Thousands of miles away, on the other side of the Pacific,
it's a different but equally devastating story. Chile,
normally one of the world's most arid areas, is being
pummeled by its worst rainstorm in a decade. Floods and
landslides have killed 18 people and uprooted some 60,000.
Some five countries across Latin America have declared
national emergencies or states of heightened alert.
What's the connection? That powerful weather-maker El Niño.
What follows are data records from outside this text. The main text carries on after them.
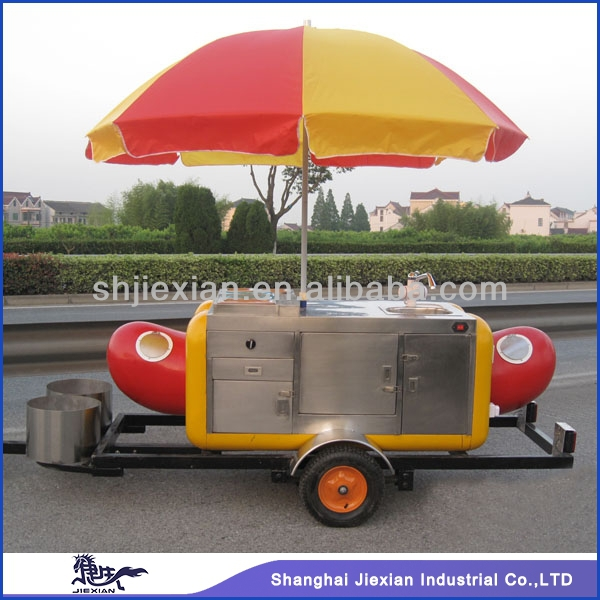 Hot Sale food vending carts/Mobile Kitchen Truck Food Van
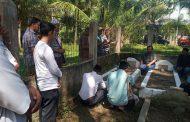Peringati Hari HAM,Kualisi NGO Berziarah Ke Makam Dr Fauziah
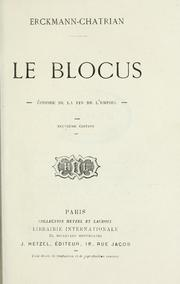 Cover of: Le blocus, épisode de la fin de l'empire [par] Erckmann-Chatrian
The ocean-warming phenomenon has appeared every so often
since the 16th century, usually around Christmastime, which
is why Peruvian fisherman long ago named it El Niño, or "boy
child," a reference to the infant Jesus. Its touch is
anything but gentle, though. In fact, scientists have warned
that this latest current may become the "climatic event of
the century."
What is an El Niño?
Simply put, El Niño is a vast swath of warm water -- the
current stretch is about one and half times the size of the
continental United States, or roughly the size of Europe --
that appears off Peru every two to seven years.
Most of the time, this expanse of bathtub-temperature water
-- about 75 to 85 degrees Fahrenheit -- remains in the
western Pacific ocean near Australia, pushed and held there
by westbound trade winds. But once in a while, the winds
slacken, and sometimes they even move in the opposite
direction.
Normally, the trade winds -- which blow from east to west --
push water from the South American coast so that the ocean's
surface is a couple of feet lower off Peru than it is off
Indonesia. But when an El Niño begins, the tepid water piled
up at Indonesia sloshes back across the Pacific to the South
American coast.
Raging with the heat trapped in its waters, El Niño then
proceeds to turn the world's weather machine topsy-turvy.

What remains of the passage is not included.